Web Bots vs Humans: We’re Losing
51% of all web site traffic is non-human. If you’re reading this, you’re in the minority. Unless you’re a machine (check your ports — if they’re warm and moist, you’re probably OK).
The study was undertaken by Incapsula, a website security company. While we haven’t quite reached the point where Skynet becomes self-aware and dispatches Terminators to wipe us out, it does appear that the web would continue to operate happily without us.
Data was collected from a sample of 1,000 websites which use Incapsula services.

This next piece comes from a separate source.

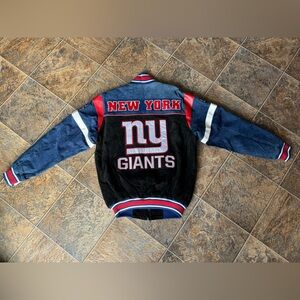 NEW!!! NY Giants NFL Football Suede Leather Full Zip Varsity Style Jacket Small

The report concluded that web traffic is generated from:
- 49%: people browsing the web
- 20%: search engines bots indexing pages
- 19%: spy-bots collecting competitive intelligence
- 5%: website scrapers
- 5%: automated hacking tools searching vulnerabilities
- 2%: automated comment spammers
It’s easy to be cynical about these reports, especially when they’re conducted by a security company which could enjoy commercial benefits from scare-mongering. That said, it does indicate a significant volume of hacking activity even if the report is somewhat skewed or exaggerated.
If you or your clients aren’t concerned about security, perhaps it’s time to evaluate that policy. If we assume Incapsula report is over-estimated by a factor of 300%, malicious activity will still account for one in ten website requests. That’s equivalent to the average number of all IE6, IE7, Firefox 3.x and Opera users combined. Nasty.
Humans may be losing the web war, but at least we can win a few battles.
Do you believe Incapsula’s report? How does it compare with your website statistics? Have you successfully defeated a major hacking attempt?